YOUR OBJECTIVE:
Print verbatim the portion of the passage on coach Jim Baron that begins with the words containing "This isn’t Kentucky" and ends with "Griffs finished 21-13.".

EXCERPT PROVIDED:
☆ ☆ ☆

Jim Baron has been a head coach at the low- to mid-major levels of college basketball for 28 years. He knows these things tend to go in cycles.
This isn’t Kentucky or Duke. So when his fellow Metro Atlantic Athletic Conference coaches picked Canisius 10th in the preseason poll, he had no quarrel.
Baron more or less agreed with them. The Griffs had lost four senior starters, including his son Billy, last year’s MAAC Player of the Year. Those four guys had accounted for 75 percent of the scoring a year ago, when the Griffs finished 21-13.
“I thought the drop was going to be significant this year,” Baron said Monday. “The coaches felt sorry for me going down to the meetings. It was like ‘What do you do now?’ ”
Seasoned hoop fans figured Canisius would revert to its old, mediocre self. Cynics even wondered if Baron would jump ship once his son ran out of eligibility. Really, take away Billy and those other veterans and you had a bunch of role players and unproven freshmen.
But this was the sort of crisis that always brought out the best in Jim Baron. At every stage of his career, from Saint Francis (Pa.) to St. Bonaventure to Rhode Island, he had taken on struggling programs and methodically restored them to respectability.
It’s all about the process with Baron. He talked about process so often that it became a running joke with the local media. How long would it take in any press conference before Jim said the word “process”? But he was true to his philosophy, and his teams won.
Baron arrived here with his son, a ready-made star, and put Canisius basketball back on the map. It was a heck of a ride. Baron, whose older son Jimmy had been a star at URI, had a son on his team for seven years in a row. But once Billy left, it was back to rebuilding, back to the process.

☆ ☆ ☆

MATERIAL PROVIDED:
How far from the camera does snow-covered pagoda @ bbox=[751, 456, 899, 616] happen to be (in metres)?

☆ ☆ ☆

RIGHT ANSWER:
This isn’t Kentucky or Duke. So when his fellow Metro Atlantic Athletic Conference coaches picked Canisius 10th in the preseason poll, he had no quarrel.
Baron more or less agreed with them. The Griffs had lost four senior starters, including his son Billy, last year’s MAAC Player of the Year. Those four guys had accounted for 75 percent of the scoring a year ago, when the Griffs finished 21-13.